Whilst the requirement to report derivatives has been known for some time, it has been the implementation details that corporates have struggled with, says Price.
For example, the first trade repositories, who all derivative trades must be reported to, were only registered in November 2013. This shows a lack of understanding and appreciation for how long it takes commercial and industrial companies to define, install and test the necessary system changes.
One bone of contention appears to be receiving or generating, and reporting, the unique trade identifier (UTI) for each trade.
All trades must have a UTI with both parties to a transaction reporting the same UTI, says Price. However, there is no internationally agreed or recommended UTI but various ideas and precedents are developing, notably with ISDA [International Swaps and Derivatives Association] taking a lead.
Companies also need to apply for a legal entity identifier (LEI), but as yet the final system for creating these reference numbers does not exist, adds Price. Instead, pre-LEIs are being generated by pre-local operating units, such as the London Stock Exchange.
The regulator has a huge amount of work ahead before it can come up with a meaningful overview of the positions held by each market player, says Marcos Barrabés-Rebollo, a consultant at treasury consultancy Zanders.
The adoption of legal entity identifiers by all market participants is key for this. At the moment, many of them are still requesting it or have doubts about how to request it.
As of now, no explicit penalty for missing the February 12 date exists, says Barrabés-Rebollo. Some companies are therefore putting more of their efforts into complying with the Single Euro Payments Area (Sepa) project, without which a company would not be able to receive or make payments for receivables, or pay its staff.
While all of Europes public-sector institutions, financial institutions and companies should have migrated their payment systems to the new Sepa credit-transfer and direct-debt system by February 1, earlier this month the European Commission announced a further six-month transition period for the changeover due to the complexity of the new system.
However, UK regulator the Financial Conduct Authority has sent a shot across corporate bows on EMIR, stating on its website: If there is a reason why full compliance cannot be achieved in specific circumstances, a firm should prioritize having a detailed and realistic plan to achieve compliance within the shortest timeframe possible.
However, this does not prejudge our approach to any instances of non-compliance.
In other European countries such as Germany, the local regulator is expected to act if a company fails to meet the deadline, says Frank Richter, financial instruments specialist in product management at Hanse Orga.

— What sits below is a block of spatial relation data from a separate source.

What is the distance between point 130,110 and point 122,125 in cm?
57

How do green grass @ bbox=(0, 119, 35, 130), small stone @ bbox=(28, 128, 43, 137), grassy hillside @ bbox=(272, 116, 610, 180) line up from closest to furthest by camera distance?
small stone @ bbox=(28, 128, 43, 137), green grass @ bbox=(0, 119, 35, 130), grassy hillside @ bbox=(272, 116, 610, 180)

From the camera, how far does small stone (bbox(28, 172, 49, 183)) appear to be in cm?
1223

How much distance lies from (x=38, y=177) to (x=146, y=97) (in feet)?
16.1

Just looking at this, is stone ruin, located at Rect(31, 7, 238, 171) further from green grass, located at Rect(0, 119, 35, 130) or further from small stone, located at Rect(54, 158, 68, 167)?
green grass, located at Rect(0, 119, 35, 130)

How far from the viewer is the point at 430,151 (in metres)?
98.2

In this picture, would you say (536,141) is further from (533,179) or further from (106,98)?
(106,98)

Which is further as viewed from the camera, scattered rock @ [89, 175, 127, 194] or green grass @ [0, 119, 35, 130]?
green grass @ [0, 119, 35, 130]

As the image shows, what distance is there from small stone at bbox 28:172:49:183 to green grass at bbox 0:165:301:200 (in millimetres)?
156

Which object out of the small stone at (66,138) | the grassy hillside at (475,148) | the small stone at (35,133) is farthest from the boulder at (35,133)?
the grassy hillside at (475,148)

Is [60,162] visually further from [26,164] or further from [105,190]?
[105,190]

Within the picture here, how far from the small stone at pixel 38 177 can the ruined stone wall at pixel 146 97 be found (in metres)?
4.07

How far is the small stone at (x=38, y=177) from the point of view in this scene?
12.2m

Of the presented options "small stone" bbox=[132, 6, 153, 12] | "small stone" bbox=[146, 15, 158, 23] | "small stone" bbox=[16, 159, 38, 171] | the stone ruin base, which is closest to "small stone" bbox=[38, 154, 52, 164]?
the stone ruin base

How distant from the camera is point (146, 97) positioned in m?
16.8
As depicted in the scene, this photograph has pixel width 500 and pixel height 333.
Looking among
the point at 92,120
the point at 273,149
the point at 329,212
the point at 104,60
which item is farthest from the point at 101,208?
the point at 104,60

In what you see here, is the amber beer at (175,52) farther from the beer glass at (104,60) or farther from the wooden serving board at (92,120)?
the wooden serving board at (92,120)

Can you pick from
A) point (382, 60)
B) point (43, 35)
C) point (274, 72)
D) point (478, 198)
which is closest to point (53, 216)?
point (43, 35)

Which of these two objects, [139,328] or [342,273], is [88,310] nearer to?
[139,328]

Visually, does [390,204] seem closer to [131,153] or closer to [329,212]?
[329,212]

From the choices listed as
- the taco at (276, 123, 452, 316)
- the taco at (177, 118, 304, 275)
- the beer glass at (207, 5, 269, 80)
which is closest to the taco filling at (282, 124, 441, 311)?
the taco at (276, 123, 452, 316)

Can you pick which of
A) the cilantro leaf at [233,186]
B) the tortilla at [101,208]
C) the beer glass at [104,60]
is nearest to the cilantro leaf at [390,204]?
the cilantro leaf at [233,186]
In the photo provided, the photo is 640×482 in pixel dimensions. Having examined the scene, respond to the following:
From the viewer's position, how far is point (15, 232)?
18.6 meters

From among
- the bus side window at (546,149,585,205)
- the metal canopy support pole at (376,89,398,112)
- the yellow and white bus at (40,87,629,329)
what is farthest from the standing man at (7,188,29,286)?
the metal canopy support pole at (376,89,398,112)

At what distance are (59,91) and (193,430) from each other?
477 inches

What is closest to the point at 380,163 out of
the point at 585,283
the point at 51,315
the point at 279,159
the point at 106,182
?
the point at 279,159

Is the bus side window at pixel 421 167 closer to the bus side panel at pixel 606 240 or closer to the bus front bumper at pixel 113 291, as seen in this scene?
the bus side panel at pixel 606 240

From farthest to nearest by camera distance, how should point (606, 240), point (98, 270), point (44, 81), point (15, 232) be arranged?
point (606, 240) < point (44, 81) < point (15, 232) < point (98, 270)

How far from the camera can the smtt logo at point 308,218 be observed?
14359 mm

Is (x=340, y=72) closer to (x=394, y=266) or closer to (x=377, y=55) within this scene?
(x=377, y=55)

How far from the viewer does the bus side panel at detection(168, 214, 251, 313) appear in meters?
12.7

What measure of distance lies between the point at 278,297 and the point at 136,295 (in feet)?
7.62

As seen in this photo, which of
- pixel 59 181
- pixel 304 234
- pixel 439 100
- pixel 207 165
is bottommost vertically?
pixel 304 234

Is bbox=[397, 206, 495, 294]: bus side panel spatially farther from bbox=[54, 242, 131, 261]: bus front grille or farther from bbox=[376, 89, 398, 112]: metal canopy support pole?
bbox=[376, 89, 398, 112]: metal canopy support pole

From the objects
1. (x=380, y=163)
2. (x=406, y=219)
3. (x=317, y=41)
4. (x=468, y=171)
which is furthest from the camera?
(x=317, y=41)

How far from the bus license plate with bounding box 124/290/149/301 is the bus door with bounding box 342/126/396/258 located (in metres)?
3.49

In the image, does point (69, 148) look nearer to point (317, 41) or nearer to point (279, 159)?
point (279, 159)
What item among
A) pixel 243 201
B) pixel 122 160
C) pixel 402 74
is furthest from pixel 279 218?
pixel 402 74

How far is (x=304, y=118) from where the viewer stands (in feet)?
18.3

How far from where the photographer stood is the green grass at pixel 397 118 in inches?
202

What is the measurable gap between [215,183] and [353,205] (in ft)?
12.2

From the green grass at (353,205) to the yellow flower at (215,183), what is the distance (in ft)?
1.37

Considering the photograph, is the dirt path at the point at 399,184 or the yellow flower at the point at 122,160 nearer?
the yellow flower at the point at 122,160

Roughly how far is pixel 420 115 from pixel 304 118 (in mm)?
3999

This Germany-based software vendor has a number of midsized corporate clients across Europe. In some cases where German companies are unable to meet the deadline, Richter noted that the larger German banks have offered to take over the reporting process for clients free of charge.
Barrabés-Rebollo adds: The time for seeing how other market participants are moving towards compliance has now passed. The execution of risk-mitigation techniques should already be in place and February 12 reporting deadline is looming. This leaves market participants with very tight deadlines to become EMIR compliant.
However, companies will not cease to function if they do not meet the EMIR reporting deadline, but they would have grave liquidity issues if they were Sepa non-compliant. And for some companies late to implementing either regulation, the choice is clear.